配電事業のコスト削減効果を託送料に反映
経産省エネ庁は、災害に強い分散型グリッドの推進に向
けて創設を検討する、配電事業者のライセンス制度につ
いて、一般送配電事業者へのインセンティブを設けた制度
設計を行う考えを示した。同制度は、ネットワーク事業者
として事業を円滑に実施可能な経理的基礎、技術的能力を
持つと共に、需要家の負担増加とならないことなどを確認
した上で、配電事業への参入を認めるもので、配電系統に
おける運用の効率化に加えて、上位系統設備のダウンサイ
ジングなどにもつながる見通し。そのため同庁は、配電事
業者の参入によるこれらのコスト削減効果を、一般送配電
事業者が配電事業者へ譲渡・貸与する配電系統のインセン
ティブとして、新たな託送料金制度下における一般送配電
事業者の効率化分として認めるなどの仕組みを提案した。
一方で、配電事業者への系統の譲渡・貸与については、
配電事業者として満たすべき基準に適合しているか―に加
えて、地域・系統の特性などを勘案した上で、一般送配電
事業者が判断することになるが、仮に配電事業者が廃業し、
同事業者によるメンテナンスが不適切であった場合に関し
て同庁は、原状回復のための費用が、当該エリア以外の需
要家の負担になる可能性を指摘。
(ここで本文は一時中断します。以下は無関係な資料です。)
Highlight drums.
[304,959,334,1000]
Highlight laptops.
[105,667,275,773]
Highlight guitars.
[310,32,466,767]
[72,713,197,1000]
そのため一般送配電事業
者と同様に、配電事業者に対しても電気工作物の技術基準
への適合維持を義務付ける考えを提示。また、一般送配電
事業者と同様に作成する、設備更新計画に基づいた設備の
適切な更新を国が確認するほか、貸与した系統が適切にメ
ンテナンスされているか―といった懸念がある場合には、
一般送配電事業者がメンテナンス状況を定期的に確認する
などの仕組みを設けて、一般送配電事業者と配電事業者間
の契約・引継計画の中で、個別に定めることを提案した。